CNN reached out to Cosby's lawyer Martin D. Singer, but was not immediately able to get a response.
His camp has repeatedly and vigorously denied previous allegations.
CNN also tried to contact Huth and her attorneys, but have not heard back from them.
'Horrible, horrendous allegations'
The suit goes on to call Cosby's alleged actions "malicious, oppressive and fraudulent in nature."
"This traumatic incident, at such a tender age, has caused psychological damage and mental anguish for (Huth) that has caused her significant problems throughout her life since the incident."
The case describes the damages "substantial and continuing."

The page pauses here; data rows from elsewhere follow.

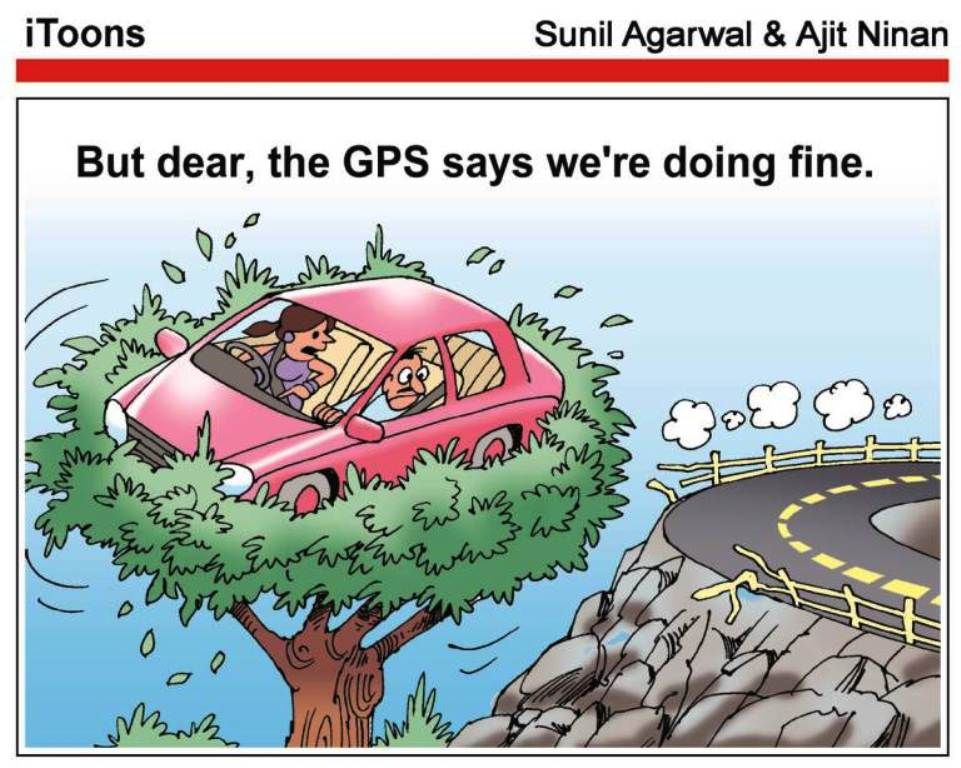 But dear, the GPS says we're doing fine  | Humor | Jokes images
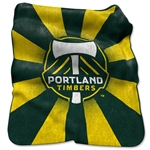 Portland Timbers Raschel Throw Blanket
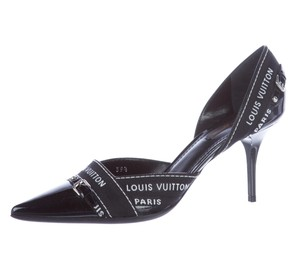 Louis Vuitton Lv Monogram Logo Pointed Toe Patent Leather Black, White Pumps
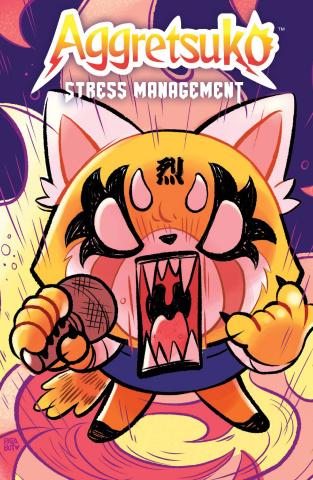 Aggretsuko Vol. 2: Stress Management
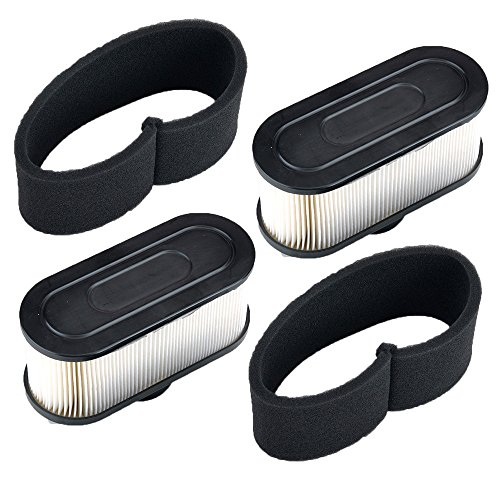Hipa (Pack de 2 Filtro de Aire con Pre Filtro para Motor de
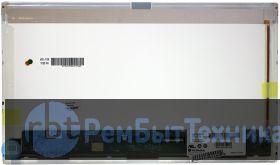 Матрица для ноутбука LP156WH2(TL)(C2)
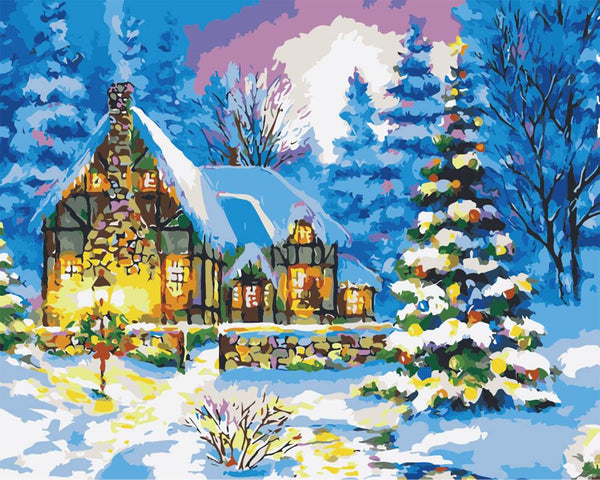 Christmas Paint by Numbers Kits DIY PBN96822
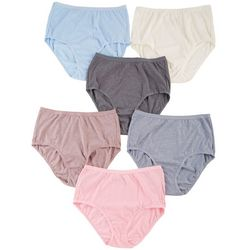 Fruit Of The Loom 6-pk. Ultra Soft Brief Panties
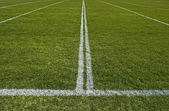 Perspective of a playing field with painted white lines — Stock Photo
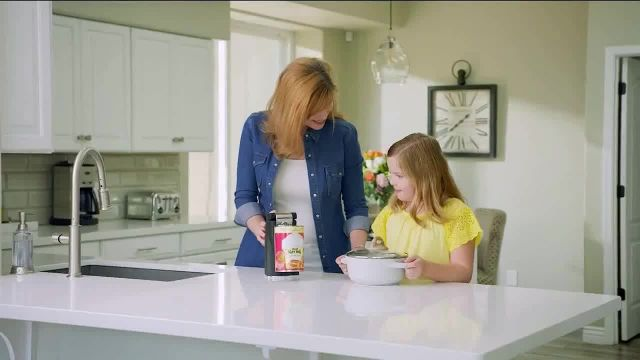 Safety Can Express TV Commercial Ad 2021, Bordes suaves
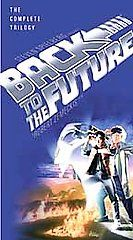 Back to the Future The Complete Trilogy VHS, 2002, 3 Tape Set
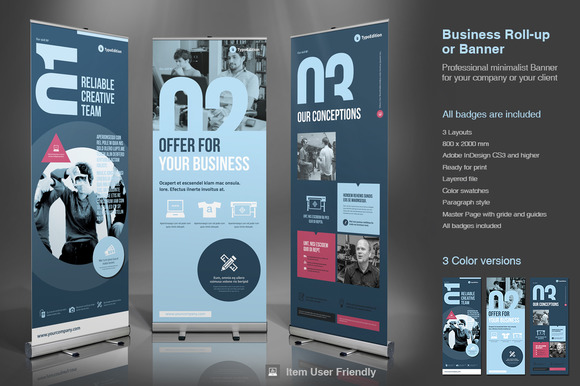 Business Roll-Up Banner 2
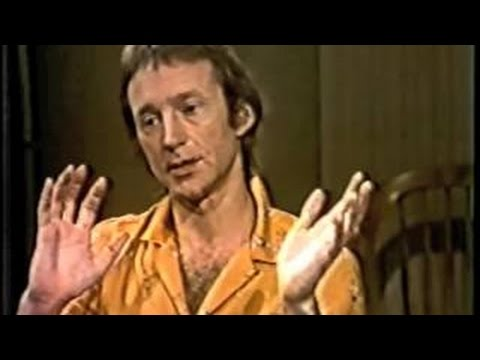 Peter Tork on Late Night, July 7, 1982 -competition realty shows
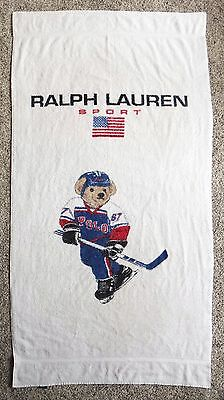 ICE HOCKEY SPORT Polo Bear Towel Teddy Beach Towel 92 Ralph Lauren vtg sweater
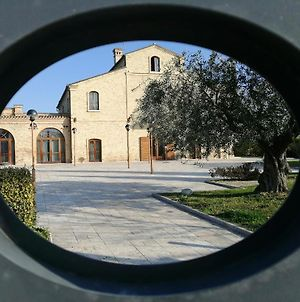 Country House La Gioconda photos Exterior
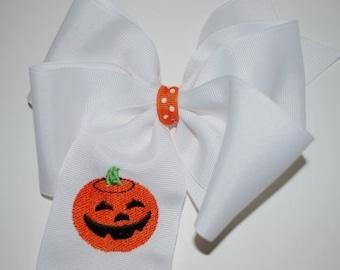 Embroidered Pumpkin Jack o Lantern Hair Bow Halloween Fall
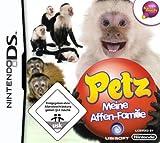 Petz - Meine Affen-Familie [import allemand]
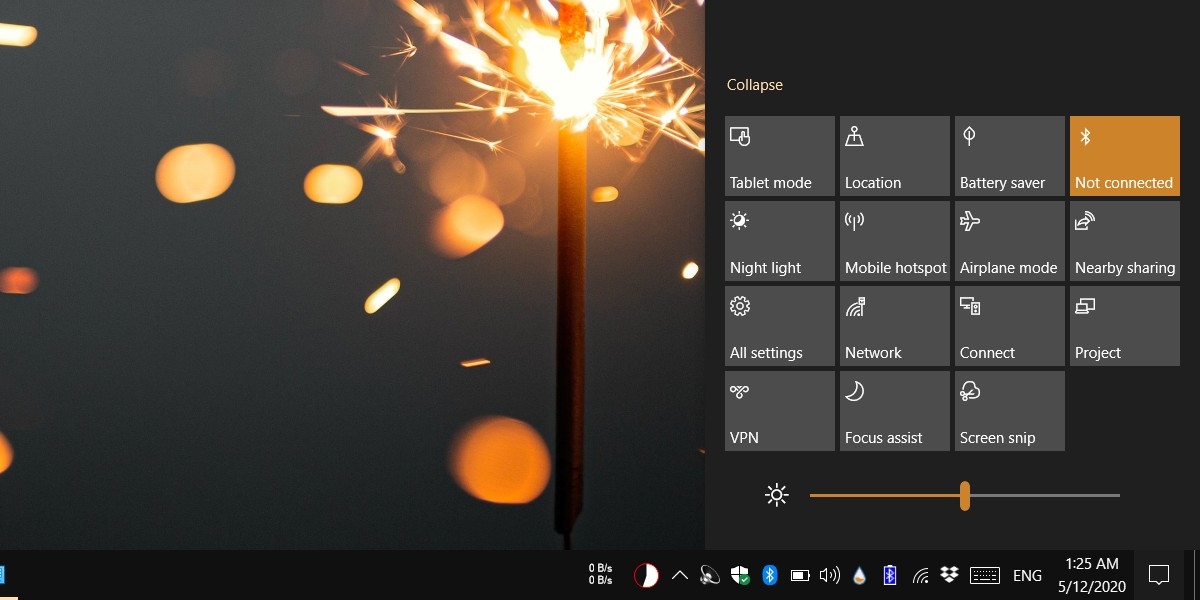 how to make the battery last longer on charge on windows 10 3 How to make the battery last longer on charge on Windows 10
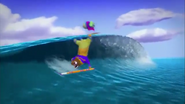 Flex Fudgehog And Franklin Fizzlybear Riding A Wave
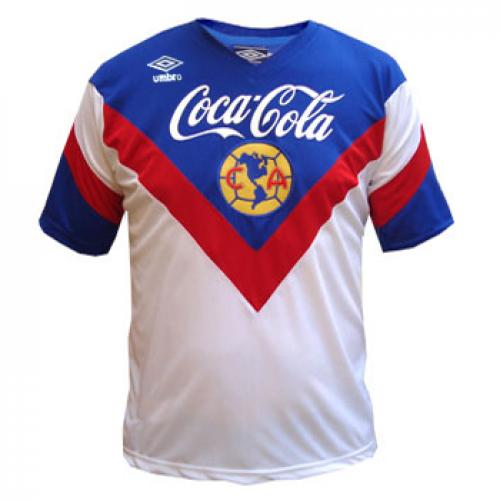 buy online 414f3 d695a 93-94 Club America Away Whirt Classic Retro Jersey Shirt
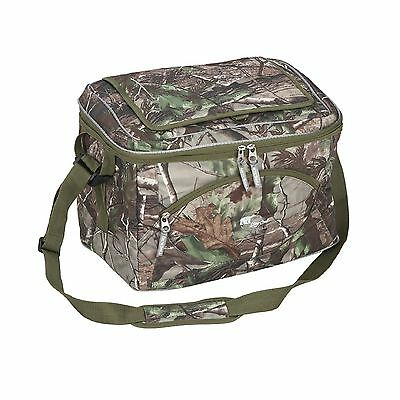 Onyx Outdoor Soft Sided Cooler with ArcticShield Technology Realtree AP New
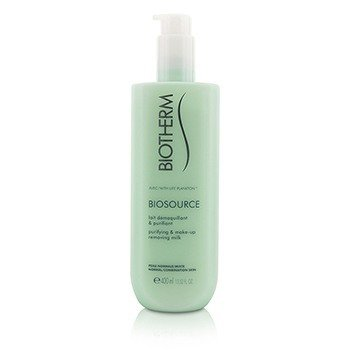 Biotherm Biosource Purifying & Make-Up Removing Milk - for normal/kombinert hud  400ml/13.52oz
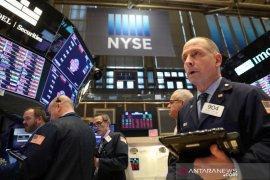 Wall Street menguat, Dow Jones melonjak lebih dari 1.300 poin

Huth is asking for damages and legal fees.
Because four decades have passed since the alleged crime, It wasn't immediately clear if the case falls within the statute of limitations in California for child sex abuse.
CNN political contributor Van Jones said now is the time for Cosby to speak up, with allegations mounting.
"At some point, his silence becomes almost kind of an admission," Jones contends. "These are horrible, horrendous allegations."
Cosby has not commented on the allegations, leaving that to his lawyer.
In a recent statement, Singer said it defies common sense that "so many people would have said nothing, done nothing, and made no reports to law enforcement or asserted civil claims if they thought they had been assaulted over a span of so many years."
By CNN's count, at least 17 women have gone public with accusations.
"He owes this country. He owes his fans. He owes the women some kind of statement," said Jones, is also an attorney. "I think this level of silence for this long is unfair to everybody."
The lawsuit dropped on the same day the Daily Beast published a story in which a man named Tony Hogue alleges he rescued a female friend from Cosby's New York brownstone in 1984.
The article describes Hogue beating on the comedian's front door after receiving a frantic phone call from the woman who said, "Tony, you've got to come get me."
After Cosby answered the door, the story says, Hogue found his friend on the second floor of the home.
"She looked drugged and in a fog, and she couldn't snap out of it," he said. "She was a mess."
The Daily Beast reports this same woman was a witness in a sex assault lawsuit against Cosby, filed in 2005.
That case was settled before going to trial.
But Cosby does have his supporters.
Comedian Whoopi Goldberg said November 17 that she was skeptical of the rape claims against him by one of the accusers.
"I have a lot of questions for the lady," Goldberg said on "The View."